- _PASSAGE FOR REVIEW_:
-----

Hi,
I'm currently analyzing some bee genomes (honey bees, bumble bees, wasps) and doing some linkage disequilibrium tests on the SNPs. The method I'm using is Plink 1.9 --r2 with mostly default parameters.
All three data have been yielding lots of r2 and dprime with values of 1, almost regardless of the distance between the SNPs.
Bumble bee is entirely comprised of drones, which are haploids so I initially thought that was the issue. However, boney bee and wasp data includes worker genome, so they should be diploids.
Now I'm suspecting something else to be the problem, but can't guess what that could be.
Setting minor allele frequency cut off to 0.3 removes some chunk of the r2 of 1s, but also removes some other points as well. Also tried using vcftools hap-r2 or geno-r2, but those run for hours and never finish.
Would appreciate any helps and pointers and thank you in advance.
Problem solved. Switched to vcftools (not sure why my data didn't work well in Plink, but might be that it was haploid), which still showed issue, but in a different way. Then averaged the LD values for every given distances and the graph came out clean.
Ooh! how did you average LD values for given distances?
To calculate LD across ~220 individuals in ~10 populations, I used vcftools --r2 and filtered for R.2 in SNPs of the top 100 longest scaffolds of my assembly. It seems like the mean values are still wacky... or I haven't found out an effective way to group the distances.
Here's the raw output from vcftools
Looks like this (pardon the external link, couldn't get the embedded images to work)
LD
Still, if I try to summarize LD by distance class
LD by distance class
There's still no decay in LD even at 8Mb...
Any ideas or suggestions would be appreciated! Thanks!

-----

- _TASK INSTRUCTIONS_:
1. In the forum thread on bee linkage disequilibrium, write out everything from "Would appreciate any" down to "for given distances?" again, and replace "Plink" with "PLINK".
2. Based on the forum thread on bee linkage disequilibrium, answer yes or no to each statement and quote the words that decide it.
(a) The bumble bee data is made up entirely of drones.
(b) Setting the minor allele frequency cutoff to 0.3 removed all of the r2 values of 1 and nothing else.
(c) The vcftools LD calculation covered about 220 individuals.
3. List every kind of insect whose genomes are being analyzed in the forum thread on bee linkage disequilibrium.

-----

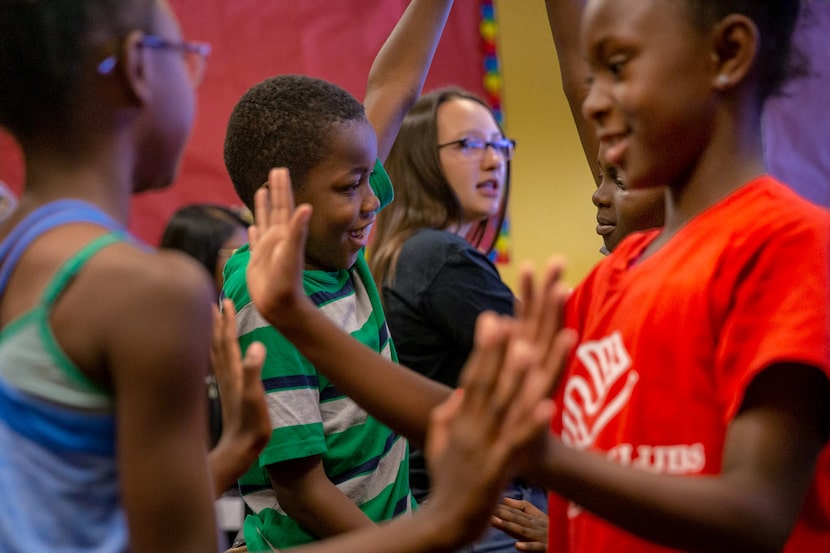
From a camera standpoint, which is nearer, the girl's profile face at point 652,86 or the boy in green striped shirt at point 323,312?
the girl's profile face at point 652,86

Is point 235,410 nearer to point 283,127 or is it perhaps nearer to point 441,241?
point 283,127

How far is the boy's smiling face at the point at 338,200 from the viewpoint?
1.51m

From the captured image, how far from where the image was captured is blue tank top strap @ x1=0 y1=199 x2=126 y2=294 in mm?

-----

- _TASK-BY-TASK ANSWERS_:
1.
Would appreciate any helps and pointers and thank you in advance.
Problem solved. Switched to vcftools (not sure why my data didn't work well in PLINK, but might be that it was haploid), which still showed issue, but in a different way. Then averaged the LD values for every given distances and the graph came out clean.
Ooh! how did you average LD values for given distances?

2.
(a) Yes: "Bumble bee is entirely comprised of drones"
(b) No: "removes some chunk of the r2 of 1s, but also removes some other points as well"
(c) Yes: "To calculate LD across ~220 individuals in ~10 populations"

3. honey bees, bumble bees, wasps